I'm surprised that seemingly there are no other major FOSS OCRs than Tesseract and Tesseract is quite frankly horrible. I once tried to use it on a high-resolution screenshot of a Discord message containing only the characters "0" and "1". I cropped it to only have the text, restricted character sets, tried fiddling with the images contrast and what not and the result was still quite poor, with many characters mistaken or straight up ignored.
I have little expertise in ML, but from my limited understanding, OCR is the bread and butter of the field. I've read exactly one "Intro to ML" article and it was about recognising digits. And yet, we have an abundance of high quality proprietary OCRs that can recognise printed or even hand-written text and the single open source one is having trouble with perfectly formatted text with a readable font.

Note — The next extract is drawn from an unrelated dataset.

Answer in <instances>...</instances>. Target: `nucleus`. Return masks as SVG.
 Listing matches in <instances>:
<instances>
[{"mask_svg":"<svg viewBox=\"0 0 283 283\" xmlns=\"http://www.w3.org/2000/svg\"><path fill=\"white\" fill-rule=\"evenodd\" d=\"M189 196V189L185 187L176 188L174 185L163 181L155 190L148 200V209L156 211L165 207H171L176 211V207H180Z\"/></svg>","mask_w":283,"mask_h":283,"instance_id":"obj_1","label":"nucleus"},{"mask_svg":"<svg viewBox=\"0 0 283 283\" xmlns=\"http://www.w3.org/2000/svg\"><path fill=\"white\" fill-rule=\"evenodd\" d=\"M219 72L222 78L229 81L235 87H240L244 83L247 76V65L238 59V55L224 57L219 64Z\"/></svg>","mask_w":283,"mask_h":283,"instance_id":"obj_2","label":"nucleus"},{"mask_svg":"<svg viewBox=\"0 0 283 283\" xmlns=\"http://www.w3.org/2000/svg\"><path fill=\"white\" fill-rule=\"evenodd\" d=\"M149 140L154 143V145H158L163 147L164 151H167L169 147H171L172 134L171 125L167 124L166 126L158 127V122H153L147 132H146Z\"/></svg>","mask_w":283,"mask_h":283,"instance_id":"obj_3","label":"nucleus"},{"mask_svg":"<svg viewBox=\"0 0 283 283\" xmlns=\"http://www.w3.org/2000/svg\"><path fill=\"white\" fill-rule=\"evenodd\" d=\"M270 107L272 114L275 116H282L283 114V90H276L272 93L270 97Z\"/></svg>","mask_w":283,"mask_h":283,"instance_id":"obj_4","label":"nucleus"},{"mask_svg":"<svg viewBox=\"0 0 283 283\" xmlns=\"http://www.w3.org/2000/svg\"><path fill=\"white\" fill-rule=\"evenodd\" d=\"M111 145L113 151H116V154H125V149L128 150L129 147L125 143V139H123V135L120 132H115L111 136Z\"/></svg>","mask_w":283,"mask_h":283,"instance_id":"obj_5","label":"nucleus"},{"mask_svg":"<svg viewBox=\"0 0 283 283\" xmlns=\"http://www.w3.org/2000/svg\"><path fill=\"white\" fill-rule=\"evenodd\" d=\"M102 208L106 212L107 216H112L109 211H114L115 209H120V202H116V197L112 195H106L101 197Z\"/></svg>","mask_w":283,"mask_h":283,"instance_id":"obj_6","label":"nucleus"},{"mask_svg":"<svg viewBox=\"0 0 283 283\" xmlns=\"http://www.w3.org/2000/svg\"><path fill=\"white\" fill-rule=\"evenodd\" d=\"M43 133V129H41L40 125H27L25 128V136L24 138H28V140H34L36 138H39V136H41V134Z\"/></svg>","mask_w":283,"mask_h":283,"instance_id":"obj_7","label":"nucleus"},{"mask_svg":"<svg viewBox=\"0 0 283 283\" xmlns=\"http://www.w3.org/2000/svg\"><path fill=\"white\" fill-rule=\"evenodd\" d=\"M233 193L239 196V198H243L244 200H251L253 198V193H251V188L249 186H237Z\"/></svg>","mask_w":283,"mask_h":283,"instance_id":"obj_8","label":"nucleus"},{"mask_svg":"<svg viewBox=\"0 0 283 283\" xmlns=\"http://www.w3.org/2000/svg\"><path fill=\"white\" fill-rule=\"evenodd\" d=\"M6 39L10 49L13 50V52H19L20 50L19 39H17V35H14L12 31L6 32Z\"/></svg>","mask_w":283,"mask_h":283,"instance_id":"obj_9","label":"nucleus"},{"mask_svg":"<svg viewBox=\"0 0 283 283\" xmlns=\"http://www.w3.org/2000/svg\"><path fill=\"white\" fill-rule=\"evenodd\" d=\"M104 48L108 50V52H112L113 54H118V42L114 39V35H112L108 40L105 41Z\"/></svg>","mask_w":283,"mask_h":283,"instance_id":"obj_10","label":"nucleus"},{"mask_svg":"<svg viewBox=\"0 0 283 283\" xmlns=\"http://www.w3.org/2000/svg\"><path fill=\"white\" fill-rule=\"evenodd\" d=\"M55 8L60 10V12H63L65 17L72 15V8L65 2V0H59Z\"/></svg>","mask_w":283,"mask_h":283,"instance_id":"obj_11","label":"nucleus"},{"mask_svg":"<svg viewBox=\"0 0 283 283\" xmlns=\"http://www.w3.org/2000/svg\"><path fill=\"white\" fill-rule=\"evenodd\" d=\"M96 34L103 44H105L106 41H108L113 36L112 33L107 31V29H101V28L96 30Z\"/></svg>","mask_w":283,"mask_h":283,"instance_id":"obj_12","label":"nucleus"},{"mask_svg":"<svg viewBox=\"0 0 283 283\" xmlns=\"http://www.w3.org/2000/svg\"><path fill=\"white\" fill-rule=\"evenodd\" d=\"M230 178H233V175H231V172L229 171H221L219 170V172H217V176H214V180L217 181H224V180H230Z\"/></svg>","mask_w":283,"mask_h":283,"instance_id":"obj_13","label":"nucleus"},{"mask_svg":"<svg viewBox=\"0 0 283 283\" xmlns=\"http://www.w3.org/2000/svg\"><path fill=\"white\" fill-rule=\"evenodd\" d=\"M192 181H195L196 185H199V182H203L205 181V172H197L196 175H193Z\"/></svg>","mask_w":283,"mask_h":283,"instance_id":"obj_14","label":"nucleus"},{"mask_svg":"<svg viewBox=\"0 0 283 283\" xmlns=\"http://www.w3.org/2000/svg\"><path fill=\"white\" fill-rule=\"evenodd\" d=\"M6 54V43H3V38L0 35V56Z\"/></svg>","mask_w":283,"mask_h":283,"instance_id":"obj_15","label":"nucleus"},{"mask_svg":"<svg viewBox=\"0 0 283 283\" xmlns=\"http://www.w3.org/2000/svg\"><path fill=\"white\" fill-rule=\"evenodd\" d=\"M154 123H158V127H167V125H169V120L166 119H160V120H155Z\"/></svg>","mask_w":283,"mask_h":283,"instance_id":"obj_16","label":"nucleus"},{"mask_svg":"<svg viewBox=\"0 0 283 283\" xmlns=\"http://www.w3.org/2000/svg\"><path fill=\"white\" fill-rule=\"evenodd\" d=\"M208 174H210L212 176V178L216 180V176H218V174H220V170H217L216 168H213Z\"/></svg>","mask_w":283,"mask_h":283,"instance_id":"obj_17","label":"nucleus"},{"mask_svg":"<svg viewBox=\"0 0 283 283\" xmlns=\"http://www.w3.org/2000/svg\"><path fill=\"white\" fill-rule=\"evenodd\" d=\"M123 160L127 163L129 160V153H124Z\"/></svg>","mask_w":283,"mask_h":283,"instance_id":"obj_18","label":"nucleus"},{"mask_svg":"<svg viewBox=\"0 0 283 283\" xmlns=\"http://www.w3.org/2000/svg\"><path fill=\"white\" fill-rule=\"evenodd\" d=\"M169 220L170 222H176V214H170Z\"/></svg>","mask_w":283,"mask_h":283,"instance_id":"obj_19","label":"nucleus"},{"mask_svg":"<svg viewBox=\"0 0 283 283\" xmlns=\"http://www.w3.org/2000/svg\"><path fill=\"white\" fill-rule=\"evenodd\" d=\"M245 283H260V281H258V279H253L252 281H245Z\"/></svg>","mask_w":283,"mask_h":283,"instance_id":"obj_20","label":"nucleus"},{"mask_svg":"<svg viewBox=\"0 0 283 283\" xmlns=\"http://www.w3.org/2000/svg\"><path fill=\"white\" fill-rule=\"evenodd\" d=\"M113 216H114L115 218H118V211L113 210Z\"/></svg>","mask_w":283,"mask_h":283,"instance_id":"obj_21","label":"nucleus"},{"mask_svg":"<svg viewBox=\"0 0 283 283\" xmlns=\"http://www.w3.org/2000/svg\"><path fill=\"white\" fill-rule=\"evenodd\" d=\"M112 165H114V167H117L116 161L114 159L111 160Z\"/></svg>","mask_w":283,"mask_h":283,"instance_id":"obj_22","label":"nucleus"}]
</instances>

Could anyone with more expertise shine some light on this current state of affairs?
> I once tried to use it on a high-resolution screenshot of a Discord message containing only the characters "0" and "1". I cropped it to only have the text, restricted character sets, tried fiddling with the images contrast and what not and the result was still quite poor, with many characters mistaken or straight up ignored.
I had the opposite experience.
My partner was doing a project for the Army Core of Engineers and they only provided information via some system called ProjNet that, best I can tell, exported PDFs of Web Pages in pure vector format so they were unsearchable. Of course they needed to search 10000 pages of documents to answer questions for the ACoE.
I was able to feed the PDFs into Tesseract and produce 1:1 text document per page of PDF and then marry it back up to the PDF so they could search the PDFs. It worked astonishingly well and took about a half an hour using the cringiest of shell scripts.
I did something similar with SDGE's published rate tables to convert their screenshots of XLS files back into tablur data. It didn't work as well but still got the job done.
It's amazing to me that there's so little in the OSS world about handwriting recognition. From an OCR perspective, I understand it's much harder than printed text, but there's not really anything for "online" handwriting recognition either (written on a screen/vectorized strokes). From my understanding online recognition should be easier than scanning printed text, and yet there aren't any tools out there that I can find.
I have little expertise in ML, but from my limited understanding, OCR is the bread and butter of the field. I've read exactly one "Intro to ML" article and it was about recognising digits. And yet, we have an abundance of high quality proprietary OCRs that can recognise printed or even hand-written text and the single open source one is having trouble with perfectly formatted text with a readable font.
Could anyone with more expertise shine some light on this current state of affairs?